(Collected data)
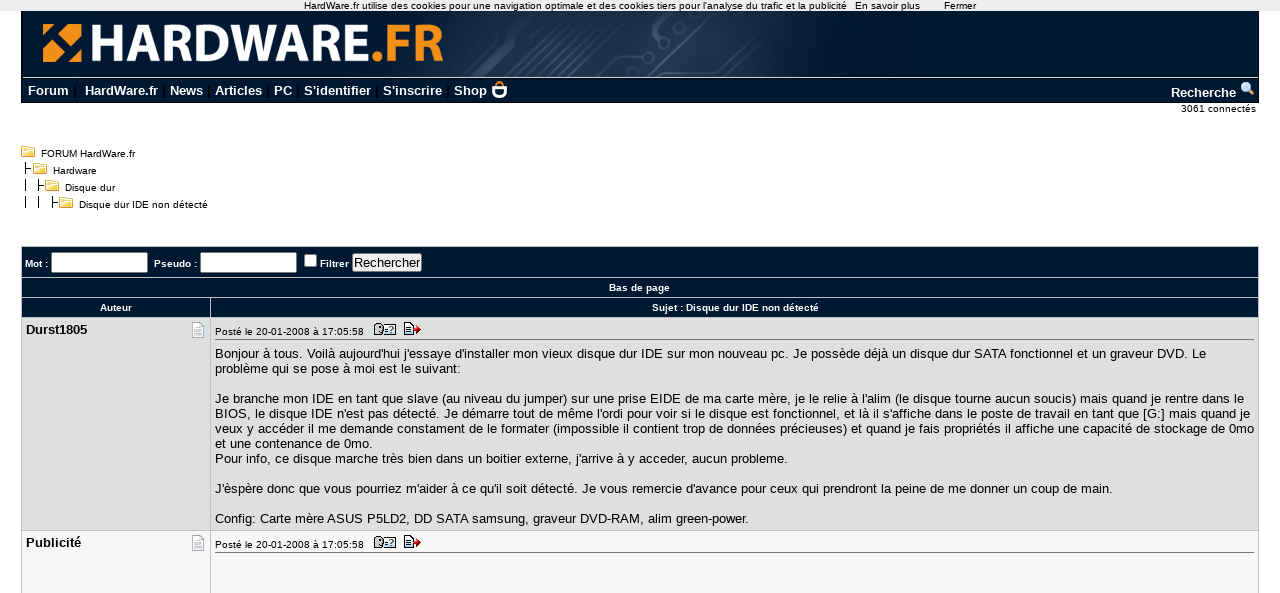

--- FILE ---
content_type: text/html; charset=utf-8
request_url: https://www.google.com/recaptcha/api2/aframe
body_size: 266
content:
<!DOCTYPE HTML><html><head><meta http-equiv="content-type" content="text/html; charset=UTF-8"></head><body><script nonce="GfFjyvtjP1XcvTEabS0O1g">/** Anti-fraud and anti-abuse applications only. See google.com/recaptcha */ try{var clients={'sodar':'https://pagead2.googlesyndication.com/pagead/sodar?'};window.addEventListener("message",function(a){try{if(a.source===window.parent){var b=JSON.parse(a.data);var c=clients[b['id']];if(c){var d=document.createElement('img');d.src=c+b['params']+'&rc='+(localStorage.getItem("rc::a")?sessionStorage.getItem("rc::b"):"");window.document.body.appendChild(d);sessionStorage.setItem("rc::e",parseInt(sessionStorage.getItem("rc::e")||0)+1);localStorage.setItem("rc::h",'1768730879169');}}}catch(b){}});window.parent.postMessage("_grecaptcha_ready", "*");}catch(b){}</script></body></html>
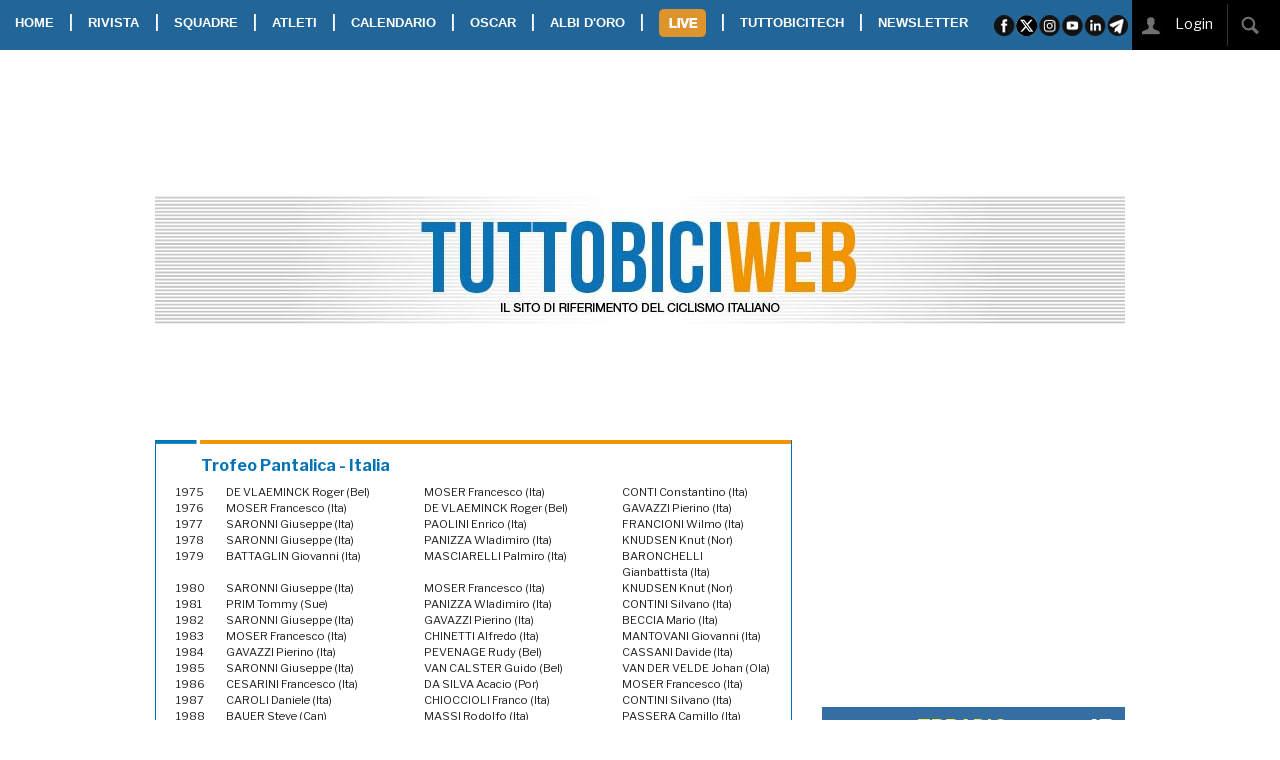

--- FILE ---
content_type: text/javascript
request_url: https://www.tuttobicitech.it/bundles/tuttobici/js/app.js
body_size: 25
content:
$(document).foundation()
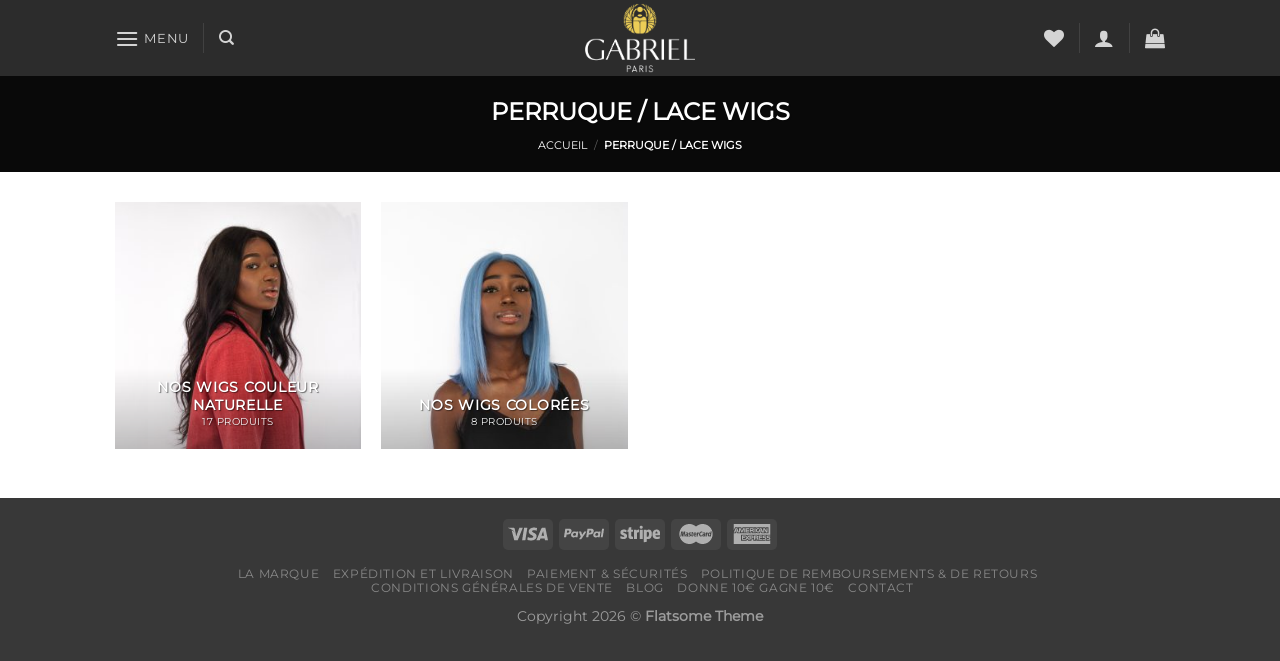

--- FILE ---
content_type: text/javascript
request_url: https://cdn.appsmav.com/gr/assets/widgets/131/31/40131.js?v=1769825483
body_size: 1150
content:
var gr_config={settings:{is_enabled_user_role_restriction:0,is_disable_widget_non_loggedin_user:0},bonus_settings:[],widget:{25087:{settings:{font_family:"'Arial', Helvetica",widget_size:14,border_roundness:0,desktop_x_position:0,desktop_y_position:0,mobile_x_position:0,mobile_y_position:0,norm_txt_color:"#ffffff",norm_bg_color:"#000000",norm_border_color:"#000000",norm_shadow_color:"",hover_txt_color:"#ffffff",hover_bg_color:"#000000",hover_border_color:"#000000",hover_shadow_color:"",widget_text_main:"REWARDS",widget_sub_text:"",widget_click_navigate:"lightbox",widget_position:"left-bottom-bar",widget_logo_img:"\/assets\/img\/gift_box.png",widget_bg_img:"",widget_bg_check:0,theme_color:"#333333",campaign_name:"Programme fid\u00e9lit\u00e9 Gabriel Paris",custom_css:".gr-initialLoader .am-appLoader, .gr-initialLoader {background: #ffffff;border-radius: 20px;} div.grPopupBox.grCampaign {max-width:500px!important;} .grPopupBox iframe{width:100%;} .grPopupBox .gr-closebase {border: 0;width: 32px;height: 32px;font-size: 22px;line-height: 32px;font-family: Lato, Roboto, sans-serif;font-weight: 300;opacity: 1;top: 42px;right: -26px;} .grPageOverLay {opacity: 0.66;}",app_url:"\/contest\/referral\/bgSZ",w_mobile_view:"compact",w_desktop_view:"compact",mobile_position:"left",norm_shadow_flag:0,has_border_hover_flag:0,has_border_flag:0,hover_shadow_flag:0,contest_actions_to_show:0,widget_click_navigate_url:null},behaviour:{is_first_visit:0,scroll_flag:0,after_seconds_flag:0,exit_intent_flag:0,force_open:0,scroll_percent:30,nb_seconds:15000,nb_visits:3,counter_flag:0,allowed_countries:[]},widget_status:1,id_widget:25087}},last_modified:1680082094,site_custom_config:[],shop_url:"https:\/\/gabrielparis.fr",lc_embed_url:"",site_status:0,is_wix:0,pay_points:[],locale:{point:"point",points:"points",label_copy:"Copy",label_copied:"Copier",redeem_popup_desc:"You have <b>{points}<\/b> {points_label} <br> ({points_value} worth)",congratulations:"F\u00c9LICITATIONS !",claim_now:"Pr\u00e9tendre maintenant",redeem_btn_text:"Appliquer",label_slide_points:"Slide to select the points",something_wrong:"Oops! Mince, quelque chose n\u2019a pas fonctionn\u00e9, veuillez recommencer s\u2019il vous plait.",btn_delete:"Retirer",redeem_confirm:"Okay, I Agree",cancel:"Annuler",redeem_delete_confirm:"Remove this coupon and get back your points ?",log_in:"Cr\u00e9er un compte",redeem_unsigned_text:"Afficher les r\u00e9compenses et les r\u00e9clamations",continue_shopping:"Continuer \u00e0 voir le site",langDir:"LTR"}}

§ **Task brief**: Word for word, repeat each line of the records, and leave every image out.

§ **Written response**:
--- FILE ---
content_type: text/html; charset=utf-8
request_url: https://www.google.com/recaptcha/api2/aframe
body_size: 266
content:
<!DOCTYPE HTML><html><head><meta http-equiv="content-type" content="text/html; charset=UTF-8"></head><body><script nonce="GfFjyvtjP1XcvTEabS0O1g">/** Anti-fraud and anti-abuse applications only. See google.com/recaptcha */ try{var clients={'sodar':'https://pagead2.googlesyndication.com/pagead/sodar?'};window.addEventListener("message",function(a){try{if(a.source===window.parent){var b=JSON.parse(a.data);var c=clients[b['id']];if(c){var d=document.createElement('img');d.src=c+b['params']+'&rc='+(localStorage.getItem("rc::a")?sessionStorage.getItem("rc::b"):"");window.document.body.appendChild(d);sessionStorage.setItem("rc::e",parseInt(sessionStorage.getItem("rc::e")||0)+1);localStorage.setItem("rc::h",'1768730879169');}}}catch(b){}});window.parent.postMessage("_grecaptcha_ready", "*");}catch(b){}</script></body></html>

--- FILE ---
content_type: text/javascript
request_url: https://www.tuttobicitech.it/bundles/tuttobici/js/app.js
body_size: 25
content:
$(document).foundation()

--- FILE ---
content_type: text/javascript
request_url: https://cdn.appsmav.com/gr/assets/widgets/131/31/40131.js?v=1769825483
body_size: 1150
content:
var gr_config={settings:{is_enabled_user_role_restriction:0,is_disable_widget_non_loggedin_user:0},bonus_settings:[],widget:{25087:{settings:{font_family:"'Arial', Helvetica",widget_size:14,border_roundness:0,desktop_x_position:0,desktop_y_position:0,mobile_x_position:0,mobile_y_position:0,norm_txt_color:"#ffffff",norm_bg_color:"#000000",norm_border_color:"#000000",norm_shadow_color:"",hover_txt_color:"#ffffff",hover_bg_color:"#000000",hover_border_color:"#000000",hover_shadow_color:"",widget_text_main:"REWARDS",widget_sub_text:"",widget_click_navigate:"lightbox",widget_position:"left-bottom-bar",widget_logo_img:"\/assets\/img\/gift_box.png",widget_bg_img:"",widget_bg_check:0,theme_color:"#333333",campaign_name:"Programme fid\u00e9lit\u00e9 Gabriel Paris",custom_css:".gr-initialLoader .am-appLoader, .gr-initialLoader {background: #ffffff;border-radius: 20px;} div.grPopupBox.grCampaign {max-width:500px!important;} .grPopupBox iframe{width:100%;} .grPopupBox .gr-closebase {border: 0;width: 32px;height: 32px;font-size: 22px;line-height: 32px;font-family: Lato, Roboto, sans-serif;font-weight: 300;opacity: 1;top: 42px;right: -26px;} .grPageOverLay {opacity: 0.66;}",app_url:"\/contest\/referral\/bgSZ",w_mobile_view:"compact",w_desktop_view:"compact",mobile_position:"left",norm_shadow_flag:0,has_border_hover_flag:0,has_border_flag:0,hover_shadow_flag:0,contest_actions_to_show:0,widget_click_navigate_url:null},behaviour:{is_first_visit:0,scroll_flag:0,after_seconds_flag:0,exit_intent_flag:0,force_open:0,scroll_percent:30,nb_seconds:15000,nb_visits:3,counter_flag:0,allowed_countries:[]},widget_status:1,id_widget:25087}},last_modified:1680082094,site_custom_config:[],shop_url:"https:\/\/gabrielparis.fr",lc_embed_url:"",site_status:0,is_wix:0,pay_points:[],locale:{point:"point",points:"points",label_copy:"Copy",label_copied:"Copier",redeem_popup_desc:"You have <b>{points}<\/b> {points_label} <br> ({points_value} worth)",congratulations:"F\u00c9LICITATIONS !",claim_now:"Pr\u00e9tendre maintenant",redeem_btn_text:"Appliquer",label_slide_points:"Slide to select the points",something_wrong:"Oops! Mince, quelque chose n\u2019a pas fonctionn\u00e9, veuillez recommencer s\u2019il vous plait.",btn_delete:"Retirer",redeem_confirm:"Okay, I Agree",cancel:"Annuler",redeem_delete_confirm:"Remove this coupon and get back your points ?",log_in:"Cr\u00e9er un compte",redeem_unsigned_text:"Afficher les r\u00e9compenses et les r\u00e9clamations",continue_shopping:"Continuer \u00e0 voir le site",langDir:"LTR"}}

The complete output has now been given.